それに、エイリアンの侵略に対して主人公がやっていることは、ゲーマーとしてというよりヒーローとしての役割。なので、彼がトラウマを負っていることと、このストーリー上で起きていることは基本違う軸になっていて、その葛藤をこのストーリー上で乗り越えることに、そもそもあまりカタルシスを感じない。

 

そして主人公の周りのキャラクターに関しても、繰り返すけど甘やかされすぎでしょ。

なんか、この事件に乗じて、今まで相手にされなかったのに相手にされるようになりました、良かったですねっていう話で、知らんがなって感じ。

キャラクターたちの幼稚性を肯定しているだけのようにしか僕には見えない。
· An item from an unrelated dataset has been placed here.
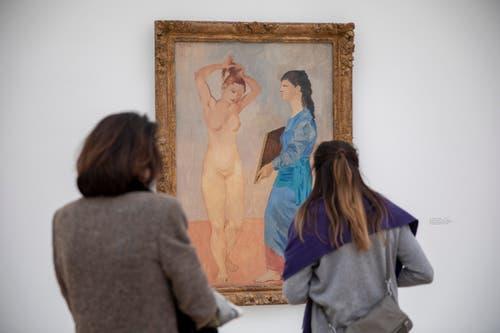 """Zwei Besucher betrachten das Bild """"La Toilette, 1906"""" von Pablo Picasso.(KEYSTONE/Patrick Straub)"""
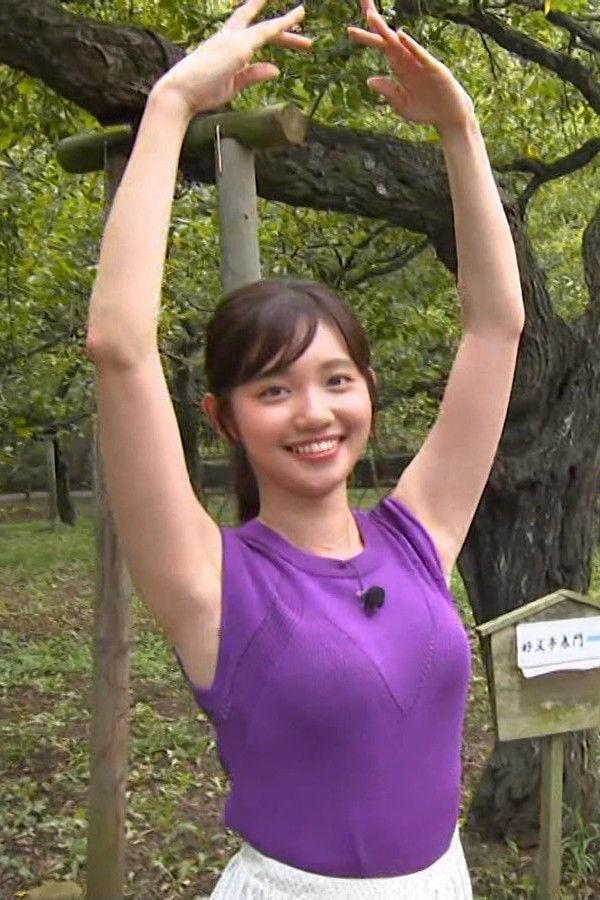 田中瞳アナの着衣おっぱい画像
そういう意味で、子ども向けというか、大人になれない大人向け、しかも「そういう生き方も肯定されるべき」みたいな優しさというより、ただの甘やかし。

ストーリーも、キャラクターたちの設定も、葛藤も、社会(他者たち)の描き方も、全てご都合主義。

 

子どもを楽しませようと思って作った映画のように僕には見えるんだけど、個人的に、こんなドラマしか含まれてない映画は子どもに見せたくない。